29 Kasım 2012 Perşembe

55...


"Teyze"lerim, teorik olarak annemin kız kardeşleri, pratikte anne yarılarım, iki tane.  Gözlüklü, öğretmenlik yıllarından kendisine yadigâr, elinde olmaksızın, o tiz sesiyle her daim yüksek tonda konuşan büyük teyzem annemin ablası, dedeme çektiğini düşündüğüm, annem ve büyük teyzemin aksine ince ve narin yapılı, kafasını arkaya ataraktan şen kahkahalar atmaktan çekinmeyen, güzel elleri, yay gibi kaşları olan teyzem annemin küçük kardeşi. Enişte” lerim teorik olarak teyzelerimin kocalarıdırlar, evet, pratikte ise çocukluğumun en eğlenceli, tekrar tekrar yaşasam bıkmayacağım biri kel kafalı biri bembeyaz saçlı anılarıdır.   "Enişte"lerim teyzelerimle olan anılarımda zaten hep varolmuş ve varolacak koca kişileridir, zira ben doğmadan evlenmişlerdir, ya da ben çok küçükmüşümdür hatırlamıyorumdur,  bir nevi teyzelerimsiz eniştelerim hiç olmamış sanki, öyle koca adamlar olarak teyzelerimin eline doğmuşlar. "Bacanak", içinde fazlaca kankalık, kan bağı olmaksızın akrabalık barındıran, beni hep güldüren komik bir kelime olmasına öyle de daha önemlisi eniştelerimin babama ve babamın eniştelerime seslenişleri demek.
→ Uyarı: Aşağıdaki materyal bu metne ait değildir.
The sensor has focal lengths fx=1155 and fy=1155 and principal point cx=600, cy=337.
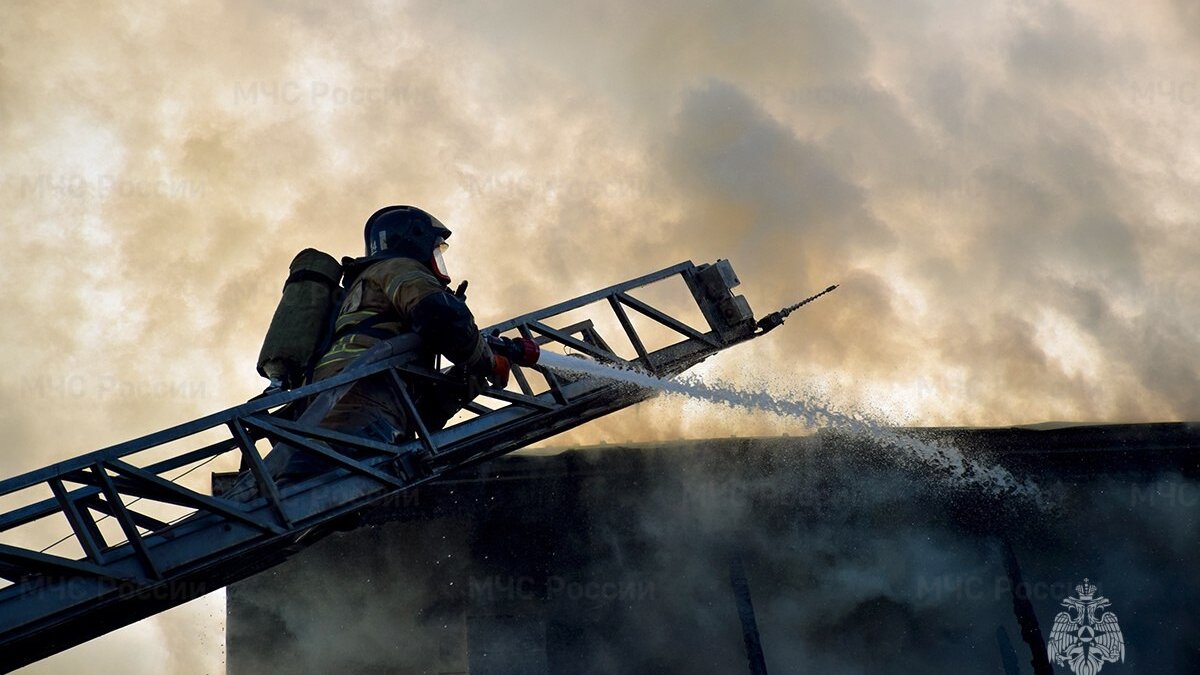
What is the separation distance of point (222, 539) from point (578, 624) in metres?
5.70

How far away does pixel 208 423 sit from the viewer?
515 cm

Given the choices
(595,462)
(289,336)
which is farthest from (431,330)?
(595,462)

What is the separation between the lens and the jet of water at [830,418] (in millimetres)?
7008

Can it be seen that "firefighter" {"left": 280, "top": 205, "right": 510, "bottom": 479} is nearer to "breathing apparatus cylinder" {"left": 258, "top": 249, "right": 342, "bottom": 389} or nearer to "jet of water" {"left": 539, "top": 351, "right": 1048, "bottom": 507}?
"breathing apparatus cylinder" {"left": 258, "top": 249, "right": 342, "bottom": 389}

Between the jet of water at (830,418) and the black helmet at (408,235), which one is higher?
the black helmet at (408,235)

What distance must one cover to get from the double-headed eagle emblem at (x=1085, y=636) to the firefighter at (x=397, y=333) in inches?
275

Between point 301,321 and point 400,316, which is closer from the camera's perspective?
point 400,316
Bir de "dayım" var, teorik olarak annemin ağabeyi... pratikte orta yaşında hepimizin tırstığı, şimdilerde tatlı bir dede olan... Kuzenler, çocukluğu yaz tatillerinde, yılbaşı yemeklerinde, bayram buluşmalarında hep birlikte geçmiş, birbirinin kısa pantolonlu hallerini bilen kişiler. Çocuk dünyamın pek de geniş olmayan nüfusunun bir kısmı onlardı işte, sonra hepimiz için dünya genişledikçe, dedem ve anneannem ölünce, aralara mesafeler girdikçe, zaman kaydedemeyeceğimiz denli hızlı aktıkça, uzun lafın kısası...büyüdükçe, beraber geçirebildiğimiz zamanlar da küçüldü... 

Ben sadece kendim büyüyorum sanmışım ki eniştem, senin ölüm haberini aldığımda yanında olduğum komşular "kaç yaşındaydı" diye sorduğunda "en fazla 55" deyivermişim...halbuki 70 e yakınmışsın sen. Sonradan farkettim ki annemin yaşı da bende yıllardır "55" diye kalmış... hatta babamın, hatta büyük teyzemin, hatta dayımın... büyük kuzenler desen "30 falan" lardalar hala, kardeşim "18 ler" inde... Zaman bende bir yerlerde durmuş. 55'i kaydetmiş hafızam, herkes orada kalmış.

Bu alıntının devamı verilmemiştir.